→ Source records
★ ★ ★
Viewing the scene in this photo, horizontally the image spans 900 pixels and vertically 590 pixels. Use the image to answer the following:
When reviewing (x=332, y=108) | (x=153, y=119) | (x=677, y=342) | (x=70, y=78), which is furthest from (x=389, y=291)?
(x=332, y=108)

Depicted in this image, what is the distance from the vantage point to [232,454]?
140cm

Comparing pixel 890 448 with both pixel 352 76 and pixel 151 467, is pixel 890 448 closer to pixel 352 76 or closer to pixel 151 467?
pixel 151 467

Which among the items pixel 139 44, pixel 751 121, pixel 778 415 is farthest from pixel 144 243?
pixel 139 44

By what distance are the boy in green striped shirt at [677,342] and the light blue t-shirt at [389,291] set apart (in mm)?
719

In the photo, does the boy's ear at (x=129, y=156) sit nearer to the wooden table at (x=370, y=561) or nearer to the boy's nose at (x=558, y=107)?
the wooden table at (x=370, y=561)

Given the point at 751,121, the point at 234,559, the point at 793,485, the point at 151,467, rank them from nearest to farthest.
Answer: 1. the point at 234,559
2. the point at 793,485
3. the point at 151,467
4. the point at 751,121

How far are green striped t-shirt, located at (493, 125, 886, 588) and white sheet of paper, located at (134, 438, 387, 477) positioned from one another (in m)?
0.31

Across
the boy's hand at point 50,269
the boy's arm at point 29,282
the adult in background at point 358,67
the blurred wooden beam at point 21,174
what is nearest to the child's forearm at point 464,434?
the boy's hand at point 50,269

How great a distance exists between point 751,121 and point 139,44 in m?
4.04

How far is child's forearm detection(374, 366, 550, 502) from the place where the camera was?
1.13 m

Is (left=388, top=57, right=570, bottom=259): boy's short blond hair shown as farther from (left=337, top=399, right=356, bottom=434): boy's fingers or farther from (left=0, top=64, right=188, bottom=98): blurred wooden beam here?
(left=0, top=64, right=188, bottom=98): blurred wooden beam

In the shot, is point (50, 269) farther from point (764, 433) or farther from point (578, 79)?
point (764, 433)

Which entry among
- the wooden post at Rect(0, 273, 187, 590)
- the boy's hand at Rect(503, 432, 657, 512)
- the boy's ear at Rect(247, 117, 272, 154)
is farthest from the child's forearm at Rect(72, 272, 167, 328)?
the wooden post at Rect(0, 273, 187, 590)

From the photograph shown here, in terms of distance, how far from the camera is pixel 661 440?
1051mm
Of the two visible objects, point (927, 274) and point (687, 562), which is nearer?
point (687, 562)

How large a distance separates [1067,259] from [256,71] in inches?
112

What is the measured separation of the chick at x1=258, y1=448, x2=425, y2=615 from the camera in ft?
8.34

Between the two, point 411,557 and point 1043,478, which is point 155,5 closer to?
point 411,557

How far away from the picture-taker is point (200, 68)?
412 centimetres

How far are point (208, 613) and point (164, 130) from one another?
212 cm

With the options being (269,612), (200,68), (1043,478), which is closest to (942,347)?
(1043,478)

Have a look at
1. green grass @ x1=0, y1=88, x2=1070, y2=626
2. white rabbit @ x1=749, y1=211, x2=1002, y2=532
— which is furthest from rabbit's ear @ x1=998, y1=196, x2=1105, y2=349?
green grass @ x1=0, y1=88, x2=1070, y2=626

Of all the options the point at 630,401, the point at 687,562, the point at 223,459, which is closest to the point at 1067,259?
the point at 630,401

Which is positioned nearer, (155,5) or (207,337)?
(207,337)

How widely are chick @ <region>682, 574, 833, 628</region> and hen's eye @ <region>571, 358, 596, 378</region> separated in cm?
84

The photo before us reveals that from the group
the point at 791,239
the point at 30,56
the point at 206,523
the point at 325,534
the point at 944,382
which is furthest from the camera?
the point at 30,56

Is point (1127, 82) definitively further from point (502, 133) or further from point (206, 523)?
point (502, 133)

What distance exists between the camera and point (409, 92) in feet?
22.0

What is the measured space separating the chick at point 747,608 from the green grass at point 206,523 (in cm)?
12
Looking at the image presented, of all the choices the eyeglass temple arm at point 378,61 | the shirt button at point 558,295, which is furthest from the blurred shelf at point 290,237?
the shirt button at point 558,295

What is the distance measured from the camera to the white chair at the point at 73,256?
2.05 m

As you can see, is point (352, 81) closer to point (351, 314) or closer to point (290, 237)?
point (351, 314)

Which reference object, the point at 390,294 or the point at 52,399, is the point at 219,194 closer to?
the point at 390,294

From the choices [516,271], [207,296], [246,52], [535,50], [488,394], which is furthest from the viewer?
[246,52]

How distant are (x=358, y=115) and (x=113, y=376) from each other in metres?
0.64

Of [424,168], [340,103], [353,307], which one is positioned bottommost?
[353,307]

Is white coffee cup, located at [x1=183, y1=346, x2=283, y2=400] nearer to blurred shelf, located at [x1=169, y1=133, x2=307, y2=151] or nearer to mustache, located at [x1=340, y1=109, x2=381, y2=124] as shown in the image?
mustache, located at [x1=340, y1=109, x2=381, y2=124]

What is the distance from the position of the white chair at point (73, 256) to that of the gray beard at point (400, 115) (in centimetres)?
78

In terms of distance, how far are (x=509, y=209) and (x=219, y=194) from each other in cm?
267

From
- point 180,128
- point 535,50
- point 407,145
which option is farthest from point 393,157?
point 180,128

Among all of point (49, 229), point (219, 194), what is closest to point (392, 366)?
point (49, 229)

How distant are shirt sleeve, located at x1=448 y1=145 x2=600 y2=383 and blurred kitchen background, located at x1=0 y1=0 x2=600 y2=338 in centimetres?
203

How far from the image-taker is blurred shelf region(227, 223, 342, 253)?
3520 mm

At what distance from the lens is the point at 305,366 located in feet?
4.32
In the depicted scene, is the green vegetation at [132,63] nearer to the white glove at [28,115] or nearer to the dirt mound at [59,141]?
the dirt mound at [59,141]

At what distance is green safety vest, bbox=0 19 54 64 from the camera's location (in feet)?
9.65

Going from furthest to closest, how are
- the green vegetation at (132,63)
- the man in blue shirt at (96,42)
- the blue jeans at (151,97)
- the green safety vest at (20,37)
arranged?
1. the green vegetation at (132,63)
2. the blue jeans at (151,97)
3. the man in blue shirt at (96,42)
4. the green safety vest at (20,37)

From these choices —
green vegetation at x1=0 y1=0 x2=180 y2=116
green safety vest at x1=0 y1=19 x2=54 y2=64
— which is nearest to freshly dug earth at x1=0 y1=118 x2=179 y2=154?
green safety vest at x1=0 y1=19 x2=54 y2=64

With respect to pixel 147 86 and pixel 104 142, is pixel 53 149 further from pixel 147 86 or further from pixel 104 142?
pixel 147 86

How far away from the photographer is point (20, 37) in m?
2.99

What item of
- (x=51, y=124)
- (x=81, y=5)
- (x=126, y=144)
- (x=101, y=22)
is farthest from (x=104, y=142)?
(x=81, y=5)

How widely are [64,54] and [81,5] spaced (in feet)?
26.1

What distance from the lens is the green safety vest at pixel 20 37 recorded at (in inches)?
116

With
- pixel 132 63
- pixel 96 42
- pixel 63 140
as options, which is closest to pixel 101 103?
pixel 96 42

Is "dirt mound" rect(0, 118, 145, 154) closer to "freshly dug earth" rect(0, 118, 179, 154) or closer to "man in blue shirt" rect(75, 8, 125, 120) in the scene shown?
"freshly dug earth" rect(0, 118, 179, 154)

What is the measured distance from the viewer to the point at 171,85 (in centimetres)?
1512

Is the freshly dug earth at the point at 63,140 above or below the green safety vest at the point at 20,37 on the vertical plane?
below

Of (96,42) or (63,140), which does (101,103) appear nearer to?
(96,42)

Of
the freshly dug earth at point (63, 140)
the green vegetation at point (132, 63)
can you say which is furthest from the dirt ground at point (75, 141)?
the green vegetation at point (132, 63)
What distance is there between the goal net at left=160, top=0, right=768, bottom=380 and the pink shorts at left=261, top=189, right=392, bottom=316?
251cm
★ ★ ★
→ What the exercise asks
Rewrite the entries above, replacing every occurrence of "closer to" with "nearer to" and leaving everything else unchanged.

→ Solution for this task
Viewing the scene in this photo, horizontally the image spans 900 pixels and vertically 590 pixels. Use the image to answer the following:
When reviewing (x=332, y=108) | (x=153, y=119) | (x=677, y=342) | (x=70, y=78), which is furthest from (x=389, y=291)?
(x=332, y=108)

Depicted in this image, what is the distance from the vantage point to [232,454]?
140cm

Comparing pixel 890 448 with both pixel 352 76 and pixel 151 467, is pixel 890 448 nearer to pixel 352 76 or nearer to pixel 151 467?
pixel 151 467

Which among the items pixel 139 44, pixel 751 121, pixel 778 415 is farthest from pixel 144 243?
pixel 139 44

By what distance are the boy in green striped shirt at [677,342] and the light blue t-shirt at [389,291] set apart (in mm)?
719

In the photo, does the boy's ear at (x=129, y=156) sit nearer to the wooden table at (x=370, y=561) or nearer to the boy's nose at (x=558, y=107)?
the wooden table at (x=370, y=561)

Given the point at 751,121, the point at 234,559, the point at 793,485, the point at 151,467, rank them from nearest to farthest.
Answer: 1. the point at 234,559
2. the point at 793,485
3. the point at 151,467
4. the point at 751,121

How far are green striped t-shirt, located at (493, 125, 886, 588) and white sheet of paper, located at (134, 438, 387, 477) positioned from one another (in m)?
0.31

Across
the boy's hand at point 50,269
the boy's arm at point 29,282
the adult in background at point 358,67
the blurred wooden beam at point 21,174
what is nearest to the child's forearm at point 464,434?
the boy's hand at point 50,269

How great a distance exists between point 751,121 and point 139,44 in m?
4.04

How far is child's forearm detection(374, 366, 550, 502) from the place where the camera was?
1.13 m

Is (left=388, top=57, right=570, bottom=259): boy's short blond hair shown as farther from (left=337, top=399, right=356, bottom=434): boy's fingers or farther from (left=0, top=64, right=188, bottom=98): blurred wooden beam here?
(left=0, top=64, right=188, bottom=98): blurred wooden beam

In the shot, is point (50, 269) farther from point (764, 433) or farther from point (578, 79)?
point (764, 433)

Which entry among
- the wooden post at Rect(0, 273, 187, 590)
- the boy's hand at Rect(503, 432, 657, 512)
- the boy's ear at Rect(247, 117, 272, 154)
is farthest from the child's forearm at Rect(72, 272, 167, 328)?
the wooden post at Rect(0, 273, 187, 590)

From the photograph shown here, in terms of distance, how far from the camera is pixel 661 440?
1051mm
Of the two visible objects, point (927, 274) and point (687, 562), which is nearer?
point (687, 562)

How large a distance separates [1067,259] from [256,71] in inches?
112

What is the measured separation of the chick at x1=258, y1=448, x2=425, y2=615 from the camera in ft?
8.34

Between the two, point 411,557 and point 1043,478, which is point 155,5 nearer to?
point 411,557

How far away from the picture-taker is point (200, 68)?
412 centimetres

How far are point (208, 613) and point (164, 130) from one another?
212 cm

With the options being (269,612), (200,68), (1043,478), which is closest to (942,347)?
(1043,478)

Have a look at
1. green grass @ x1=0, y1=88, x2=1070, y2=626
2. white rabbit @ x1=749, y1=211, x2=1002, y2=532
— which is furthest from rabbit's ear @ x1=998, y1=196, x2=1105, y2=349?
green grass @ x1=0, y1=88, x2=1070, y2=626

Of all the options the point at 630,401, the point at 687,562, the point at 223,459, which is closest to the point at 1067,259?
the point at 630,401

Which is positioned nearer, (155,5) or (207,337)?
(207,337)

How widely are chick @ <region>682, 574, 833, 628</region> and hen's eye @ <region>571, 358, 596, 378</region> separated in cm?
84

The photo before us reveals that from the group
the point at 791,239
the point at 30,56
the point at 206,523
the point at 325,534
the point at 944,382
which is furthest from the camera?
the point at 30,56

Is point (1127, 82) definitively further from point (502, 133) or further from point (206, 523)?
point (502, 133)

What distance exists between the camera and point (409, 92) in feet?
22.0

What is the measured space separating the chick at point 747,608 from the green grass at point 206,523 (in cm)?
12
Looking at the image presented, of all the choices the eyeglass temple arm at point 378,61 | the shirt button at point 558,295, which is furthest from the blurred shelf at point 290,237?
the shirt button at point 558,295

What is the distance measured from the camera to the white chair at the point at 73,256?
2.05 m

As you can see, is point (352, 81) nearer to point (351, 314) or nearer to point (290, 237)?
point (351, 314)

Which reference object, the point at 390,294 or the point at 52,399, is the point at 219,194 nearer to?
the point at 390,294

From the choices [516,271], [207,296], [246,52], [535,50], [488,394], which is furthest from the viewer?
[246,52]

How distant are (x=358, y=115) and (x=113, y=376) from each other in metres?
0.64

Of [424,168], [340,103], [353,307], which one is positioned bottommost?
[353,307]

Is white coffee cup, located at [x1=183, y1=346, x2=283, y2=400] nearer to blurred shelf, located at [x1=169, y1=133, x2=307, y2=151] or nearer to mustache, located at [x1=340, y1=109, x2=381, y2=124] as shown in the image?
mustache, located at [x1=340, y1=109, x2=381, y2=124]

What is the distance from the position of the white chair at point (73, 256) to that of the gray beard at point (400, 115) (in centimetres)?
78

In terms of distance, how far are (x=509, y=209) and (x=219, y=194) from each other in cm?
267

From
- point 180,128
- point 535,50
- point 407,145
which option is farthest from point 393,157?
point 180,128

Among all of point (49, 229), point (219, 194), what is closest to point (392, 366)?
point (49, 229)

How distant are shirt sleeve, located at x1=448 y1=145 x2=600 y2=383 and blurred kitchen background, located at x1=0 y1=0 x2=600 y2=338 in centimetres?
203

How far from the image-taker is blurred shelf region(227, 223, 342, 253)?
3520 mm

At what distance from the lens is the point at 305,366 located in feet?
4.32
In the depicted scene, is the green vegetation at [132,63] nearer to the white glove at [28,115] or nearer to the dirt mound at [59,141]?
the dirt mound at [59,141]

At what distance is green safety vest, bbox=0 19 54 64 from the camera's location (in feet)?
9.65

Going from furthest to closest, how are
- the green vegetation at (132,63)
- the man in blue shirt at (96,42)
- the blue jeans at (151,97)
- the green safety vest at (20,37)
arranged?
1. the green vegetation at (132,63)
2. the blue jeans at (151,97)
3. the man in blue shirt at (96,42)
4. the green safety vest at (20,37)

From these choices —
green vegetation at x1=0 y1=0 x2=180 y2=116
green safety vest at x1=0 y1=19 x2=54 y2=64
— which is nearest to freshly dug earth at x1=0 y1=118 x2=179 y2=154?
green safety vest at x1=0 y1=19 x2=54 y2=64

With respect to pixel 147 86 and pixel 104 142, is pixel 53 149 further from pixel 147 86 or further from pixel 104 142?
pixel 147 86

How far away from the photographer is point (20, 37) in m?
2.99

What item of
- (x=51, y=124)
- (x=81, y=5)
- (x=126, y=144)
- (x=101, y=22)
is farthest from (x=104, y=142)?
(x=81, y=5)

How widely are [64,54] and [81,5] spaced (in feet)?
26.1

What distance from the lens is the green safety vest at pixel 20 37 recorded at (in inches)?
116

With
- pixel 132 63
- pixel 96 42
- pixel 63 140
as options, which is closest to pixel 101 103?
pixel 96 42

Is "dirt mound" rect(0, 118, 145, 154) nearer to "freshly dug earth" rect(0, 118, 179, 154) or nearer to "man in blue shirt" rect(75, 8, 125, 120) in the scene shown?
"freshly dug earth" rect(0, 118, 179, 154)

What is the measured distance from the viewer to the point at 171,85 (in centimetres)?
1512

Is the freshly dug earth at the point at 63,140 above or below the green safety vest at the point at 20,37 on the vertical plane?
below

Of (96,42) or (63,140), which does (101,103) appear nearer to?
(96,42)

Of
the freshly dug earth at point (63, 140)
the green vegetation at point (132, 63)
can you say which is furthest from the dirt ground at point (75, 141)?
the green vegetation at point (132, 63)
What distance is there between the goal net at left=160, top=0, right=768, bottom=380 and the pink shorts at left=261, top=189, right=392, bottom=316?
251cm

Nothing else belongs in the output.